◆ Text section:
********************

GNOME Bugzilla – Bug 600449
segfault in camel_msgport_destroy
Last modified: 2009-11-27 12:17:07 UTC
This one appears similar to bug 600322 as the crash emanates from only a few lines below that one, but this one is indeed different. Maybe it's a result of my NOOPing the earlier "g_assert(reply == msg)". However, in the crash below, here's a small analysis of frame 6:
+ Trace 218751
Thread 24 (Thread 3859)
Thread 23 (Thread 10668)
BTW, the message that's printed when this triggers is: GThread-ERROR **: file /build/buildd/glib2.0-2.22.2/gthread/gthread-posix.c: line 171 (g_mutex_free_posix_impl): error 'Device or resource busy' during 'pthread_mutex_destroy ((pthread_mutex_t *) mutex)'
looks related to bug 578827
I seem to have hit this again:
+ Trace 219197
Thread 2 (Thread 18978)
And yet again. Notice that it's a mere 20 minutes since the last one. And evolution was not even up fully since the last time, still setting up vfolders and whatnot. You can imagine how frustrating it is to have evolution fall down again before it's even up. How is a person to get any real work done when the tools are soooooo unreliable? In this case, I was composing a reply to a message sent to me.

********************

◆ Provided data:
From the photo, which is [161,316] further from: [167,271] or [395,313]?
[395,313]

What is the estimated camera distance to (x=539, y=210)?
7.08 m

********************

◆ Tasks:
1/ Copy the bug report's passage from "GNOME Bugzilla –" to "24 (Thread 3859)".
2/ In the bug report, rewrite the paragraph beginning "And yet again" in a shorter form that keeps its main facts.
3/ Continue the bug report from its last sentence.

◆ Responses to the exercise:
1/
GNOME Bugzilla – Bug 600449
segfault in camel_msgport_destroy
Last modified: 2009-11-27 12:17:07 UTC
This one appears similar to bug 600322 as the crash emanates from only a few lines below that one, but this one is indeed different. Maybe it's a result of my NOOPing the earlier "g_assert(reply == msg)". However, in the crash below, here's a small analysis of frame 6:
+ Trace 218751
Thread 24 (Thread 3859)

2/ The crash recurred only 20 minutes after the previous one, before Evolution had even finished starting up and while it was still setting up vfolders. The writer finds such unreliability frustrating because it makes real work difficult. This time the crash happened while composing a reply to a received message.

3/
+ Trace 219198
Thread 20 (Thread 11538)
Grrrrrr! And again! I am not hitting the cancel button for any of these. Just tell me what is happening so that I can avoid doing it and I can get evolution to stay up for more than 20 minutes. Long enough to even finish setting up the fricken' vfolders already! Man I soooooo want 2.24 back. Nothing, not a thing, that has been done since that release has been at all near worth all of this instability.
+ Trace 219199
~sigh~ And yet again...
+ Trace 219206
Thread 25 (Thread 18239)
I should mention, that prior to one of these crashes, evo always prints out: GThread-ERROR **: file /build/buildd/glib2.0-2.22.2/gthread/gthread-posix.c: line 171 (g_mutex_free_posix_impl): error 'Device or resource busy' during 'pthread_mutex_destroy ((pthread_mutex_t *) mutex)' aborting...
And another. These happen while I am away from the computer even, so most definitely not driven by me canceling anything.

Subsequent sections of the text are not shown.